Die ägyptischen Ultras seien auch an der Stürmung der israelischen Botschaft mit drei Toten im September und an Protesten auf dem Tahrir-Platz im November beteiligt gewesen, bei denen Dutzende Menschen getötet und Tausende weitere verwundet worden waren. Die exzellent organisierte Ultra-Bewegung sei das Rückgrat der Protestierenden gewesen. "Sie haben eine wichtige Rolle dabei gespielt, die Barriere der Angst zu durchbrechen", sagte der Experte. "Sie waren die Verteidigungslinie der Bewegung. Sie waren vorbereitet. Sie hatten Zwillen und Teams, die ständig Projektile lieferten."

Wie es nun weitergehe, sei noch nicht abzusehen. "Die Ultras sind nach Port Said unglaublich wütend. Diese Leute sind furchtlos. Wenn es sie ihr Leben kostet, dann kostet es sie eben ihr Leben. Es macht ihnen nichts aus, und die Polizei respektiert sie dafür." Wenn die Ultras öffentliche Unterstützung bekämen, wonach es derzeit aussehe, sei die Frage, "welchen Preis das Militär zu zahlen bereit" sei. "Das Militär hat bewiesen, dass es weit geht.
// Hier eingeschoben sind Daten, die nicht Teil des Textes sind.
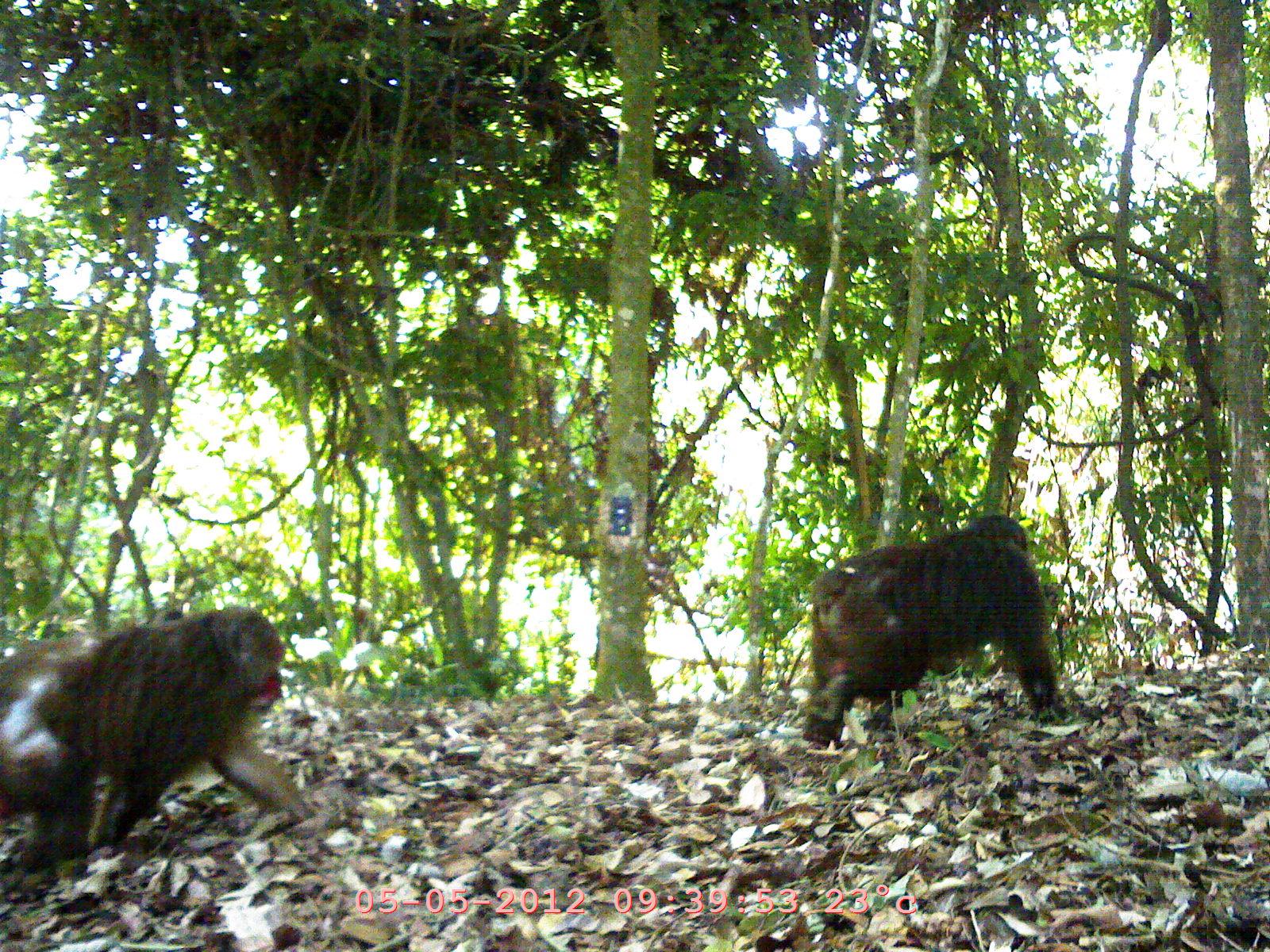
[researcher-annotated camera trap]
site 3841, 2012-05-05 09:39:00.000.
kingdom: Animalia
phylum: Chordata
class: Mammalia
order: Primates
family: Cercopithecidae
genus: Macaca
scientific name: Macaca arctoides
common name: stump-tailed macaque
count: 2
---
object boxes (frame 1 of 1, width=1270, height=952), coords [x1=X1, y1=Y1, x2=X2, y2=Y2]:
macaca arctoides: [x1=1, y1=598, x2=308, y2=896]; [x1=795, y1=506, x2=1077, y2=761]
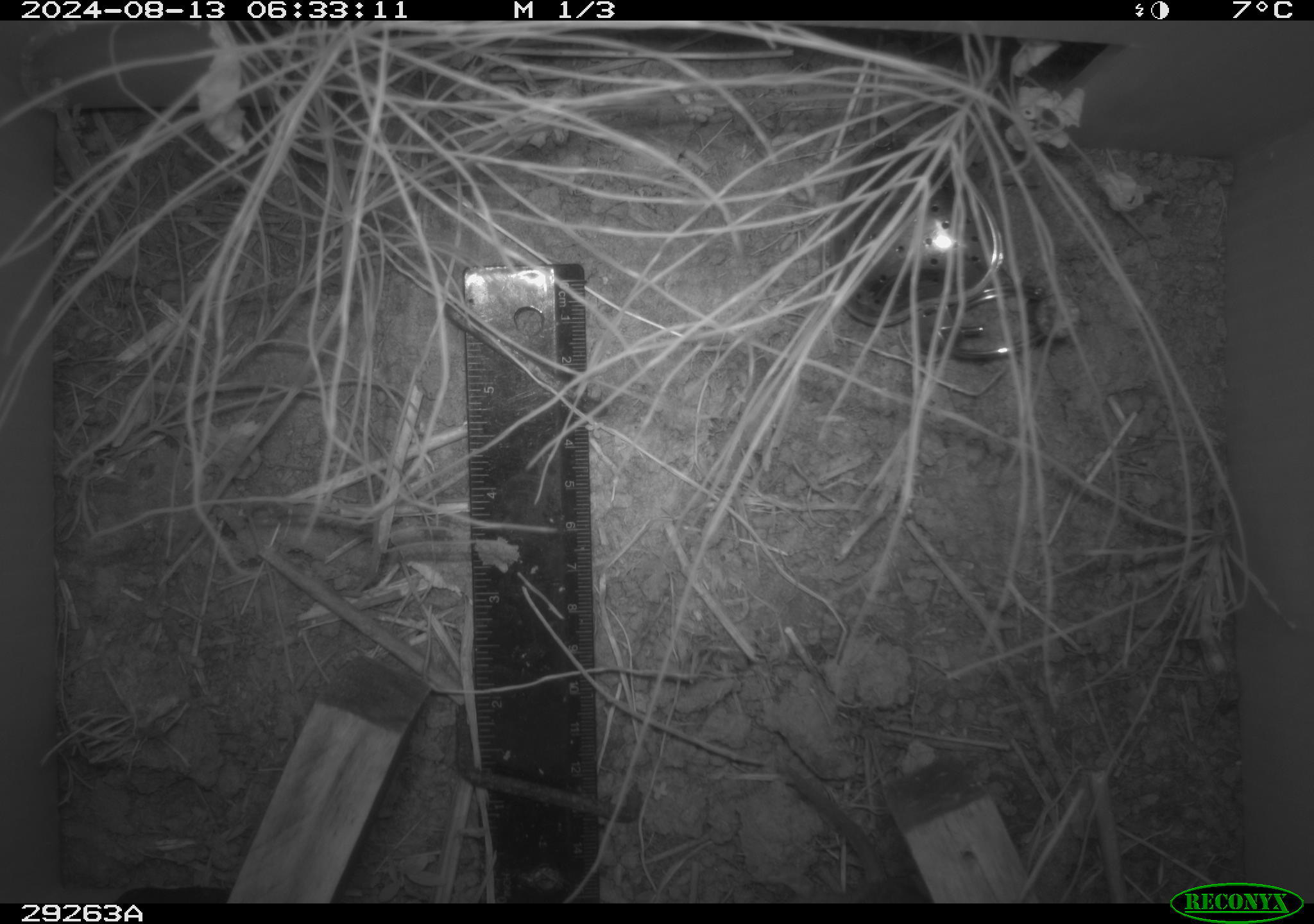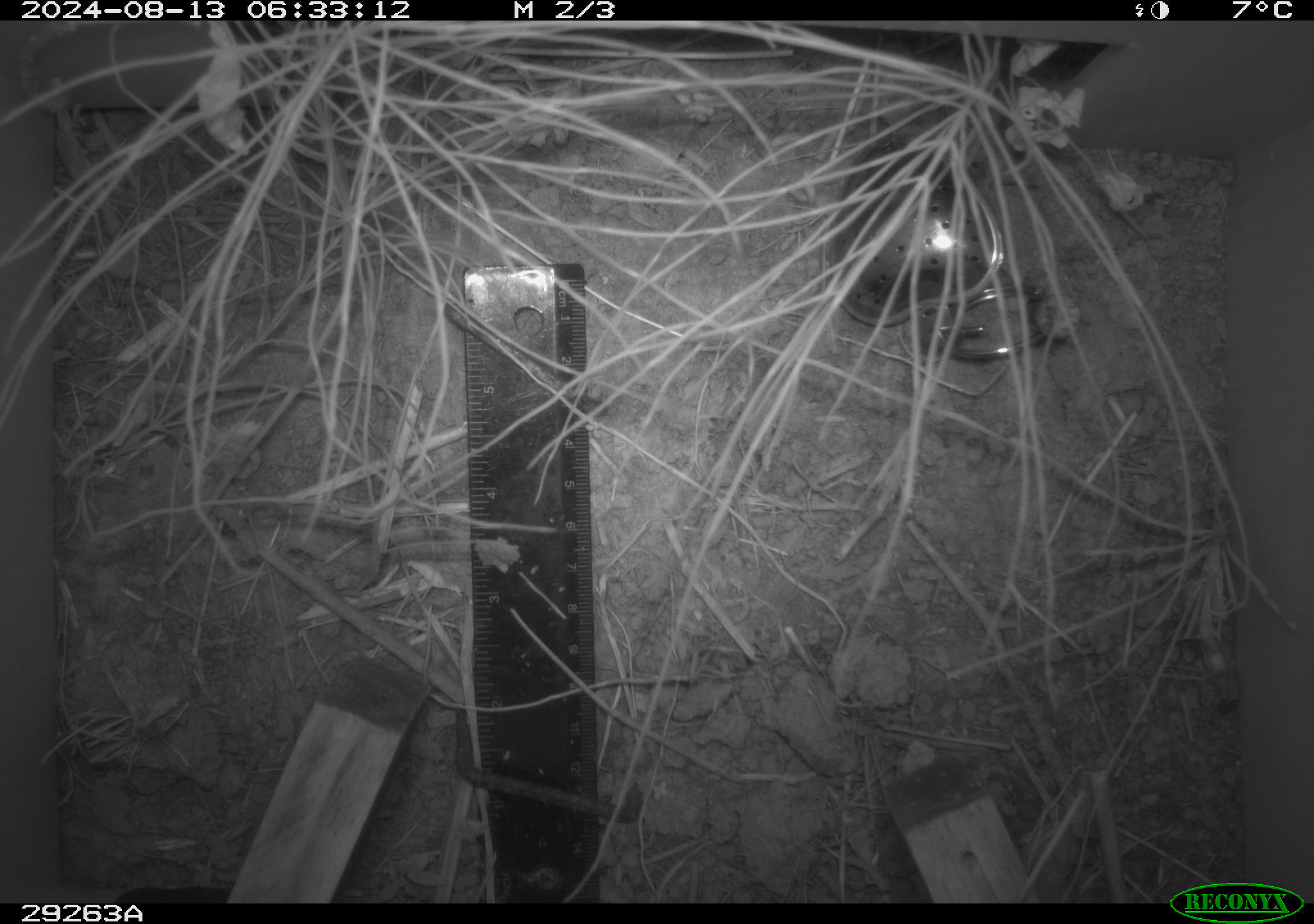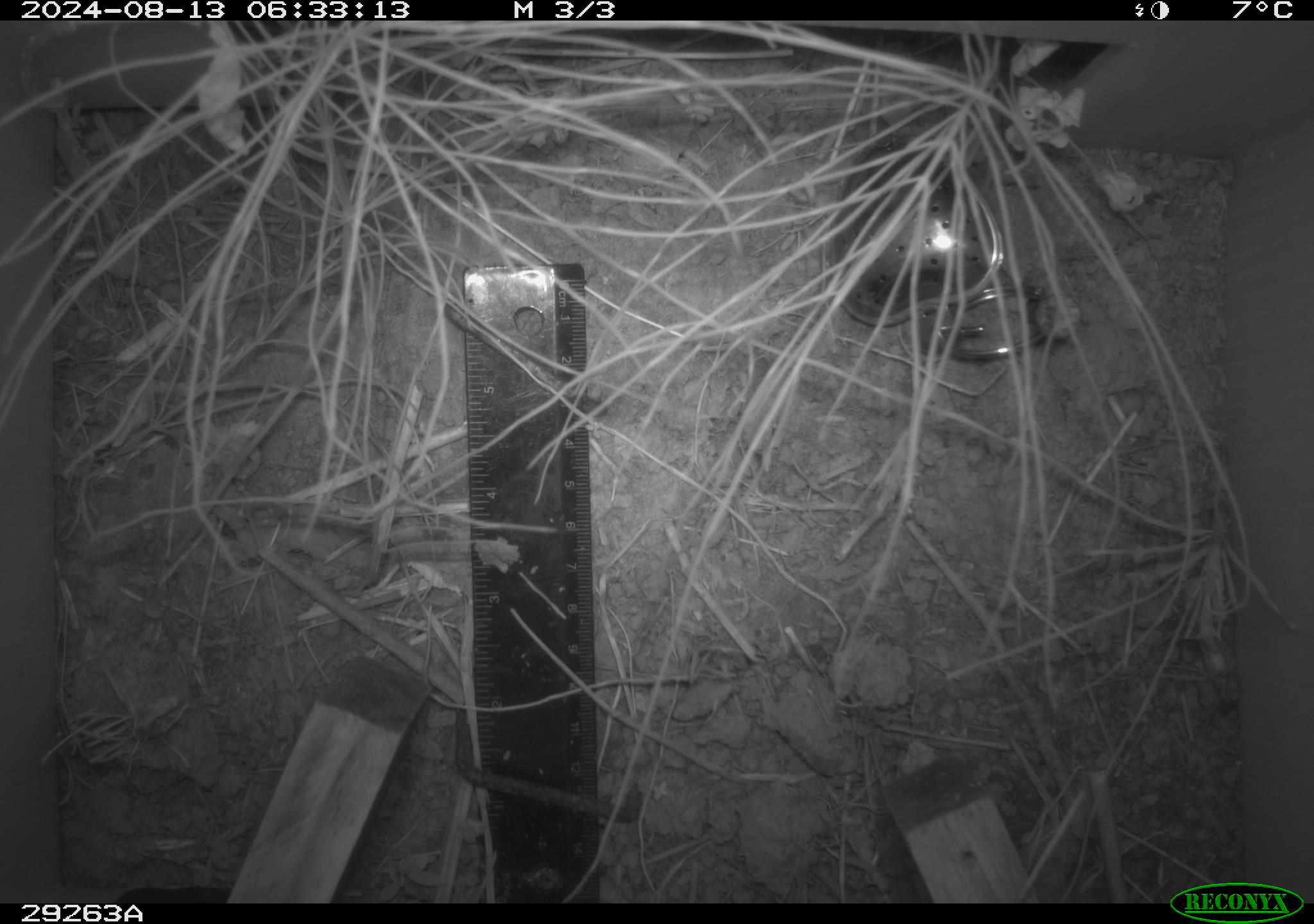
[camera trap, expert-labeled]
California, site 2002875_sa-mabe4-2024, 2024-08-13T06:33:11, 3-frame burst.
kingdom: Animalia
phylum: Chordata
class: Mammalia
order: Rodentia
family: Cricetidae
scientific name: Arvicolinae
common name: voles, lemmings, and muskrats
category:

Und die Ultras haben bewiesen, dass sie sehr viel einstecken können."

Leider hätten die Ereignisse des vergangenen Jahres gezeigt, dass es ohne Demonstrationen und Blutvergießen in der Region keine Veränderungen geben könne. "Es ist kein schönes Bild, aber nicht notwendigerweise ein pessimistisches", sagte Dorsey.